Types of Insulin and Their Uses in Diabetes Management
Insulin therapy is essential for all patients with type 1 diabetes and often necessary for patients with type 2 diabetes when other medications fail to achieve glycemic targets, with specific insulin types selected based on onset, peak, and duration of action to match physiologic needs. 1
Classification of Insulin Types
Basal (Long-Acting) Insulins
Long-acting analogs: Glargine (U100, U300), Detemir, Degludec (U100, U200)

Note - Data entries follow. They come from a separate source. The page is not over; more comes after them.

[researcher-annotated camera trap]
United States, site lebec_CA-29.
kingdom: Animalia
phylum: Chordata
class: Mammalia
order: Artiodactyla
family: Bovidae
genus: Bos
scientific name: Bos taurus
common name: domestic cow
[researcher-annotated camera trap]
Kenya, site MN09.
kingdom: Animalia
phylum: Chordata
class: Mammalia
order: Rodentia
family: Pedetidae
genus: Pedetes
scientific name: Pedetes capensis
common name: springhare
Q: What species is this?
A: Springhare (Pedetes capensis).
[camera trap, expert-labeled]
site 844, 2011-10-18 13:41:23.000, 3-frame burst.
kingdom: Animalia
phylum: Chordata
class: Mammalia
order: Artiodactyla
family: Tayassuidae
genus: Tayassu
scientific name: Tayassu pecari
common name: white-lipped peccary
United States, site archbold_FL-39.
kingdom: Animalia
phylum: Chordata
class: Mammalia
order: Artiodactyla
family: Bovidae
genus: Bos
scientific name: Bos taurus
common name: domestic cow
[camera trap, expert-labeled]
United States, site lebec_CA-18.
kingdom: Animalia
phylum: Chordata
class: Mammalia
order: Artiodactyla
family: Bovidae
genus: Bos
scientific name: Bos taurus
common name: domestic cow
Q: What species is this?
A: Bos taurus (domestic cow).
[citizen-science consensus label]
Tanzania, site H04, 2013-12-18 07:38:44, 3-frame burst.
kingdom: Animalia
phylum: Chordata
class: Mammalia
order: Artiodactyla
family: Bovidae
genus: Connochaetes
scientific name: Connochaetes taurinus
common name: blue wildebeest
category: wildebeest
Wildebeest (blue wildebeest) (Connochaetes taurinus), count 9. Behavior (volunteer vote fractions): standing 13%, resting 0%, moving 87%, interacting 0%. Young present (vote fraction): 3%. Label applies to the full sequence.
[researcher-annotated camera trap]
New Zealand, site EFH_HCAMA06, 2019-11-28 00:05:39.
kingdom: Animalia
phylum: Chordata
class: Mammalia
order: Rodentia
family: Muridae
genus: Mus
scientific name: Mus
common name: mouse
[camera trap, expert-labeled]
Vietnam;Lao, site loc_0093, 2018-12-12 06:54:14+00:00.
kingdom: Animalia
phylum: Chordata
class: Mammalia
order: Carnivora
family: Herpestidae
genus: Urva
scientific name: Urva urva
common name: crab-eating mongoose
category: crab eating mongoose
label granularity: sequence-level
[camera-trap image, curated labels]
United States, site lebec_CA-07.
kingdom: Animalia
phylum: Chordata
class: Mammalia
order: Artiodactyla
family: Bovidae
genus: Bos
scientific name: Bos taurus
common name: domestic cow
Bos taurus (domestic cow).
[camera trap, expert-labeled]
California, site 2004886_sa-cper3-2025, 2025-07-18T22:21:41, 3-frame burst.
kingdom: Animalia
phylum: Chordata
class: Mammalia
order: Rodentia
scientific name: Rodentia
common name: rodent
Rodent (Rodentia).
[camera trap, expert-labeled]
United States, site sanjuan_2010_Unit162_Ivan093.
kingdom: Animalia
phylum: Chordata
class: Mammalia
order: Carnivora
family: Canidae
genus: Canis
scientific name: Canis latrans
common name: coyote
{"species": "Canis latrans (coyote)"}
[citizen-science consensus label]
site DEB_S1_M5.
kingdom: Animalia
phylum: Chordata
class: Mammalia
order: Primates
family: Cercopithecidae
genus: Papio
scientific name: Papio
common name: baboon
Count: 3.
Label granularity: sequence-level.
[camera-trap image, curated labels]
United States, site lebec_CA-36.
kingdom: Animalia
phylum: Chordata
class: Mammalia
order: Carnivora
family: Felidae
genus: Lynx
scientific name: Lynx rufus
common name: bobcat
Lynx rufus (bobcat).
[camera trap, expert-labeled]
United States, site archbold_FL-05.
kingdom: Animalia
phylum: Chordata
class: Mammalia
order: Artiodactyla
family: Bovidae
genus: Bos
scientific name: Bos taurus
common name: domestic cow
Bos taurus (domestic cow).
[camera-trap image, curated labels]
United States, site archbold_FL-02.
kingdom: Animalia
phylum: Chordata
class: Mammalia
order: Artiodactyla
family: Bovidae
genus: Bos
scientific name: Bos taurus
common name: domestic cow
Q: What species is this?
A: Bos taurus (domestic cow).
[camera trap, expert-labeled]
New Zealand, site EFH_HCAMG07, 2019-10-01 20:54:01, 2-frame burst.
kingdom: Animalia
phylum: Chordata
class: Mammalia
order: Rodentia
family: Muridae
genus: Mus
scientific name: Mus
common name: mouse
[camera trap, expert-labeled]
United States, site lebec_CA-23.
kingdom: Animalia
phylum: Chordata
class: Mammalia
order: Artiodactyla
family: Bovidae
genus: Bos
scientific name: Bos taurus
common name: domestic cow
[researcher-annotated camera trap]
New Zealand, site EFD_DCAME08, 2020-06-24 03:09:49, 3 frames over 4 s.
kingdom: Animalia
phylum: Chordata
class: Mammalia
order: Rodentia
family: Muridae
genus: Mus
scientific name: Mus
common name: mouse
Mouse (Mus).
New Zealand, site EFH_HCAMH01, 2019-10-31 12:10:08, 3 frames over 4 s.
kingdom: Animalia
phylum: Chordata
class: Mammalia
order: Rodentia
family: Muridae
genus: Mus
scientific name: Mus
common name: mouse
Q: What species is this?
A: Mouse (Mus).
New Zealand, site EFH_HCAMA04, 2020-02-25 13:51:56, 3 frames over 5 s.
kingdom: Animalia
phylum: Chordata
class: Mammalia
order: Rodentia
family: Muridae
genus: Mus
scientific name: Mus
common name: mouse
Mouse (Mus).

Intermediate-acting: NPH (Neutral Protamine Hagedorn)
Bolus (Mealtime) Insulins
Rapid-acting analogs: Lispro, Aspart, Glulisine
Short-acting: Regular human insulin
- Onset: 30 minutes
- Peak: 2-3 hours
- Duration: 5-8 hours
- Less costly than rapid-acting analogs but with slower onset 2
Premixed Insulins
- Fixed combinations of intermediate-acting and short/rapid-acting insulins
- Examples: 70/30 (70% NPH, 30% Regular) 3
- Advantages: Fewer injections, simplified regimen
- Disadvantages: Less flexibility, requires fixed meal schedule 2, 1
Concentrated Insulins
- U-500 Regular: 5 times more concentrated than U-100
- U-300 Glargine and U-200 Degludec: Higher concentration versions
- Indicated for patients requiring large insulin doses (>200 units/day) 2
- Reduces injection volume for large doses 1
Inhaled Insulin
- Available for prandial use with limited dosing range
- Contraindicated in patients with chronic lung disease
- Not recommended for smokers 2
Insulin Regimens
For Type 1 Diabetes
- Multiple daily injections at diagnosis is typical
- Basal-bolus regimen: Long-acting insulin once/twice daily plus rapid-acting insulin before meals
- Total daily requirements: 0.4-1.0 units/kg/day
- Distribution: 50% basal, 50% prandial 1, 4
For Type 2 Diabetes
- Indications: Acute illness, surgery, pregnancy, glucose toxicity, failure of oral medications, HbA1c ≥10% 4
- Starting approach: Begin with basal insulin (0.1-0.2 units/kg/day) 2, 1
- Intensification options:
- Add mealtime insulin before largest meal
- Add GLP-1 receptor agonist
- Switch to twice-daily premixed insulin 1
Insulin Administration and Dosing
Initiation Dosing
- Basal insulin: 10 units or 0.1-0.2 units/kg/day 2, 1
- Titration: Increase by 10-15% or 2-4 units once or twice weekly until target fasting glucose is achieved 2
- Mealtime insulin: Start with 4 units per meal or 10% of basal dose 2
Mixing Insulins
- Rapid-acting insulin can be mixed with NPH
- Insulin glargine should NOT be mixed with other insulins due to its acidic pH 1
- NPH and short-acting formulations can be mixed and used immediately or stored 1
Administration Technique
- Use shortest needles (4-mm pen, 6-mm syringe) for less pain
- Avoid intramuscular injections to prevent severe hypoglycemia
- Rotate injection sites to prevent lipohypertrophy 4
- Store unopened insulin in refrigerator (36-46°F)
- Current-use insulin should be kept at room temperature (below 86°F) 3
Monitoring and Adjustments
- Monitor blood glucose regularly (4+ tests daily for optimal control)
- Use fasting glucose to titrate basal insulin
- Use both fasting and postprandial glucose to titrate mealtime insulin 1, 4
- Adjust systematically: first fasting, then preprandial, finally postprandial glucose levels 5
Special Considerations
- Elderly patients may require lower doses to reduce hypoglycemia risk 1
- Patients with pre-meal hyperglycemia (>180 mg/dL) benefit from injecting rapid-acting insulin 15 minutes before meals 1
- For frequent hypoglycemia, consider reducing basal dose by 10-20% 1
- Metformin combined with insulin decreases weight gain, lowers insulin dose, and reduces hypoglycemia 4
- Never abruptly discontinue oral medications when starting insulin due to risk of rebound hyperglycemia 4
By understanding the different types of insulin and their appropriate uses, healthcare providers can optimize diabetes management and improve patient outcomes through properly tailored insulin regimens.